- Centuries:: 18th; 19th; 20th; 21st;
- Decades:: 1880s; 1890s; 1900s; 1910s; 1920s;
- See also:: 1906 in the United Kingdom Other events of 1906 List of years in Ireland

= 1906 in Ireland =

Events in the year 1906 in Ireland.

== Events ==
- 4 January – Irish Parliamentary Party member of parliament William O'Brien called on nationalists to extract the maximum concessions for Ireland from every British government.
- 16 May – Temperance reformers met with the Lord-Lieutenant to seek Sunday closing for all public houses, earlier closing on Saturdays, and a reduction of public house licences throughout the country.
- 6 June – The Iveagh Baths opened in Dublin.
- 1 August – The Catholic Hierarchy ruled out any scheme for mixed religious education at Trinity College Dublin.
- 7 August – Douglas Hyde was awarded the freedom of Dublin.
- 8 August – A Parisian court granted a separation to Maud Gonne and John MacBride; Gonne was given custody of their son, Seán MacBride.

=== Full date unknown ===
- September – St Eunan's College opened in Letterkenny.
- The Royal Victoria Hospital, Belfast was completed, laying claim to being the first air conditioned building in the world.
- Work on the building of Belfast City Hall was completed.
- Alice Perry became the first woman to graduate with a degree in civil engineering in Ireland or Britain, at Queen's College, Galway, and was appointed in December as acting county surveyor for Galway.

== Arts and literature ==
- 'Æ' (George William Russell) published his poetry collection By Still Waters.
- Douglas Hyde edited and translated The Religious Songs of Connacht from Irish into English.
- Winifred Mary Letts' one-act play The Eyes of the Blind premiered at the Abbey Theatre, Dublin.
- W. B. Yeats published his Poems, 1899–1905.
- Ella Young published her first book of verse, Poems.

== Sport ==

=== Association football ===
  - International
  - 17 February – Ireland 0–5 England (in Belfast) (25th annual match with no Irish wins) Val Harris became the first Dubliner to play for Ireland.
  - 17 March – Ireland 0–1 Scotland (in Dublin)
  - 2 April – Wales 4–4 Ireland (in Wrexham)

Work item: In the text on 1906 in Ireland, what opened in Dublin on 6 June?

Recorded information:

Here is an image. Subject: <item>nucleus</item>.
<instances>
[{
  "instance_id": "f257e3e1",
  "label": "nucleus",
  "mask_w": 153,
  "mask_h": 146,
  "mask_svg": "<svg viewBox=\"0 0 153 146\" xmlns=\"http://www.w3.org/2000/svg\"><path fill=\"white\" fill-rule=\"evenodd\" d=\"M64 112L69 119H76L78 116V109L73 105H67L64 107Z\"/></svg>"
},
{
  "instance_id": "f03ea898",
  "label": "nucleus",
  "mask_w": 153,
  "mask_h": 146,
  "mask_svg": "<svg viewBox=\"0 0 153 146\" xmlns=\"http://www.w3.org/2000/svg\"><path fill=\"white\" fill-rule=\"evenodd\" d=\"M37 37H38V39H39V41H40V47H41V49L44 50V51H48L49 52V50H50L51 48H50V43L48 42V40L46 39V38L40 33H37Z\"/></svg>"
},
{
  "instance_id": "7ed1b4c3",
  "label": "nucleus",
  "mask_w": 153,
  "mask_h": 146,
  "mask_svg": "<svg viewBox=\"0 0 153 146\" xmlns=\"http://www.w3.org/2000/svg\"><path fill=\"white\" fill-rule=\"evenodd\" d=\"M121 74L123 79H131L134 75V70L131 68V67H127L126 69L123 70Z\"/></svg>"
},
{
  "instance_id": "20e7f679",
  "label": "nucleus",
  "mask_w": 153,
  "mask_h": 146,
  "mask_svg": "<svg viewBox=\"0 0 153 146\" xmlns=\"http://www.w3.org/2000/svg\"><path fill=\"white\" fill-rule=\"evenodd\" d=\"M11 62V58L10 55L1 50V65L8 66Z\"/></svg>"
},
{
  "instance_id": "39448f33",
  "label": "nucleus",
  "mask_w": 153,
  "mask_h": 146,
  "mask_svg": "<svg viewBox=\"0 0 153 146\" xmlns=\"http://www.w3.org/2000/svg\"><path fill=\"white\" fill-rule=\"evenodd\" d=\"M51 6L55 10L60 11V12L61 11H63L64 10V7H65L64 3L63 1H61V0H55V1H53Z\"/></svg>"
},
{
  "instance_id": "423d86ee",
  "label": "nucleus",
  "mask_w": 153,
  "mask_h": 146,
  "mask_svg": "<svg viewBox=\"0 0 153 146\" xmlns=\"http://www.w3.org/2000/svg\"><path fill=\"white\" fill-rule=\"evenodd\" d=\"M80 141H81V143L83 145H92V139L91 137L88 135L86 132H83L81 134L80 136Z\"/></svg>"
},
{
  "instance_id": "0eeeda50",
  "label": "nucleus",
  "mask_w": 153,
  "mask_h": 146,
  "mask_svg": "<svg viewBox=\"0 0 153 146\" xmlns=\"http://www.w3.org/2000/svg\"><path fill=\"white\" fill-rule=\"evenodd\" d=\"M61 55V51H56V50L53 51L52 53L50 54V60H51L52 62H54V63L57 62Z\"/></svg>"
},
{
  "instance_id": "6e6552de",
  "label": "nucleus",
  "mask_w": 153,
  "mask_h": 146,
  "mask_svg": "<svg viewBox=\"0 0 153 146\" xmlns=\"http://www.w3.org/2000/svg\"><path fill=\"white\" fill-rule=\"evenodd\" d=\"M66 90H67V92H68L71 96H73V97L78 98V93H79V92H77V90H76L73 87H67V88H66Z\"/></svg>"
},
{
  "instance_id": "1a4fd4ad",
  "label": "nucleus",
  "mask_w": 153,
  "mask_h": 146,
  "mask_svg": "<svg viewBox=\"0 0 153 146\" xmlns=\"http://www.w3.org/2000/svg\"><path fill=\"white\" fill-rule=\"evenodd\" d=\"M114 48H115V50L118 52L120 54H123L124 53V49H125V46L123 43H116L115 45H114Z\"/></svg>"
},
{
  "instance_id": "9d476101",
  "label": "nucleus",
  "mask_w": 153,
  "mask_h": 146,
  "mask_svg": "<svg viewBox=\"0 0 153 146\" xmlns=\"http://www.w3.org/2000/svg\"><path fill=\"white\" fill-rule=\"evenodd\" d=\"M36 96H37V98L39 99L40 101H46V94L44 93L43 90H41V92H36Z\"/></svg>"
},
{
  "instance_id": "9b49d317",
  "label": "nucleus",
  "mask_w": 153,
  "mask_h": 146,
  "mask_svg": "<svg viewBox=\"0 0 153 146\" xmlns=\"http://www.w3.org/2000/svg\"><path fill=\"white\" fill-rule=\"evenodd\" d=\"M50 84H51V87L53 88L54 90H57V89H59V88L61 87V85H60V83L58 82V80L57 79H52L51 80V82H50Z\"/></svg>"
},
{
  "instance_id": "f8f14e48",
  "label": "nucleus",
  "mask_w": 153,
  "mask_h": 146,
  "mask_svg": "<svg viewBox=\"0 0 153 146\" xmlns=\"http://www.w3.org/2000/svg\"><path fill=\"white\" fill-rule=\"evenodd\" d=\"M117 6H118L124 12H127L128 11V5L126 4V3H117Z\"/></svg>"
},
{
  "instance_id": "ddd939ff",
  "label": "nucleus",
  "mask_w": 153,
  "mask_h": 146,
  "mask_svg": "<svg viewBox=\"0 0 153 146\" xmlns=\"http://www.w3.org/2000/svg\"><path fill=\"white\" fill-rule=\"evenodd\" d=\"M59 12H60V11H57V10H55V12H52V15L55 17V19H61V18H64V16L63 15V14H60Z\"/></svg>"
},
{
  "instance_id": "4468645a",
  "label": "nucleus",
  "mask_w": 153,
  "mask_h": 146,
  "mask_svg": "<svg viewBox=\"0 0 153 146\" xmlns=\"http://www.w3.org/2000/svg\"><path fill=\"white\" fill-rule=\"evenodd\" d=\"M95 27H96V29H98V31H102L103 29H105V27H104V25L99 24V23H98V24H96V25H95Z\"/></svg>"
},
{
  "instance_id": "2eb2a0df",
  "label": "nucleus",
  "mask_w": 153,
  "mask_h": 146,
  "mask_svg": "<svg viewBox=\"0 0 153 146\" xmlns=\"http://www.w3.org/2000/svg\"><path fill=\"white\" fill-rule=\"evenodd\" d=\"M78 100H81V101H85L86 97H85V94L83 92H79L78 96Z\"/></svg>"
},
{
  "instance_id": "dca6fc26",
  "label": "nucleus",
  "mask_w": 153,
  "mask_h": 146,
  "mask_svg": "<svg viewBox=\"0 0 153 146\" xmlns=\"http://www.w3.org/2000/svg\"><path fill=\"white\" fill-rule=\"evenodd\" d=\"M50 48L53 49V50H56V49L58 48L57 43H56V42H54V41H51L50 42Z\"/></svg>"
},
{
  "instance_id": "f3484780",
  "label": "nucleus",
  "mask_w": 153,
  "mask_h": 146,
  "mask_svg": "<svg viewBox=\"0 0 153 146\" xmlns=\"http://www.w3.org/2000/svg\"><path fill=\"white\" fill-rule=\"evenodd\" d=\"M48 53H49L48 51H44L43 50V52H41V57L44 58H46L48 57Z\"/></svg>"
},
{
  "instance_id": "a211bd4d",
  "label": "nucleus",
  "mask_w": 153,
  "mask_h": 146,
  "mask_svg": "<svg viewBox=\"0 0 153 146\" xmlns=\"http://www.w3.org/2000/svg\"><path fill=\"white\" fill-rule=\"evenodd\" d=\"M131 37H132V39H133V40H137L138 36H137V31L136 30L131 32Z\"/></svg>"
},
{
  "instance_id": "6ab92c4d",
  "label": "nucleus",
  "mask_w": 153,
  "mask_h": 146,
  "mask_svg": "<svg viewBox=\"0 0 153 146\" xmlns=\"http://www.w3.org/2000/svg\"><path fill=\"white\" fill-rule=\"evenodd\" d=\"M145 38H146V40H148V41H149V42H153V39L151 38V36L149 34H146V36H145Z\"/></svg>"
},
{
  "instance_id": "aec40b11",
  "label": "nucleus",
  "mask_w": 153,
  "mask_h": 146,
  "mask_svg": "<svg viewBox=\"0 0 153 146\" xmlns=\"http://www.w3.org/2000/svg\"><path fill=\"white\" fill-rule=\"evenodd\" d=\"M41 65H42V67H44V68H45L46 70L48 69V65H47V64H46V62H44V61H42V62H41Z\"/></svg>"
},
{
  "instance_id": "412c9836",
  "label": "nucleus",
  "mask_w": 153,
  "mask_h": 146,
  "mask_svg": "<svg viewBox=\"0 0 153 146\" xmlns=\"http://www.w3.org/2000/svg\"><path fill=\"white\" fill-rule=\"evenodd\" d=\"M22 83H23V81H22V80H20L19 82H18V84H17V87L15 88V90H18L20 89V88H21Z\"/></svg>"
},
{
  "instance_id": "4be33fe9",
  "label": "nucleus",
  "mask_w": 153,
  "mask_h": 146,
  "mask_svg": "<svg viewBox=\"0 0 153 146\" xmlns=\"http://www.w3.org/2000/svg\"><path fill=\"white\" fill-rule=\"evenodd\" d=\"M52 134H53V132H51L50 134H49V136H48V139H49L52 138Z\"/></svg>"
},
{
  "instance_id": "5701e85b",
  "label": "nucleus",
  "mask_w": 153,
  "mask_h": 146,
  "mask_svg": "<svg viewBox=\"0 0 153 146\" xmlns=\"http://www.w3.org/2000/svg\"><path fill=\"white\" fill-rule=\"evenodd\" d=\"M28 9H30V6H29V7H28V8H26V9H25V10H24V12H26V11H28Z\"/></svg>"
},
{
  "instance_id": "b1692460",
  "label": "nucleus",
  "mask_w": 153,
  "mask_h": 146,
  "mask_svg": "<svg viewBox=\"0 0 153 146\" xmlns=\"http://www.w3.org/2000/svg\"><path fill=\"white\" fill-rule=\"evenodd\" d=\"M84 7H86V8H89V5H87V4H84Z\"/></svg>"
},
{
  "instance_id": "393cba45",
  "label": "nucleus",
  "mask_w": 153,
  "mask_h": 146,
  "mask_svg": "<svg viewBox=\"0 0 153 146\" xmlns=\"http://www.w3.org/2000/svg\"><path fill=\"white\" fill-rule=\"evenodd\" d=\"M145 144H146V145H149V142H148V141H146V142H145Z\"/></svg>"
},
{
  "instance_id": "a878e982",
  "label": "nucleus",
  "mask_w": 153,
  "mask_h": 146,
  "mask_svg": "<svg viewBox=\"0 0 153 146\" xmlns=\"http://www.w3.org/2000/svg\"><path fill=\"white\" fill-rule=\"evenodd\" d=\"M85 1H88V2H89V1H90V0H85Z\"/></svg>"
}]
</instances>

Problem solution: The Iveagh Baths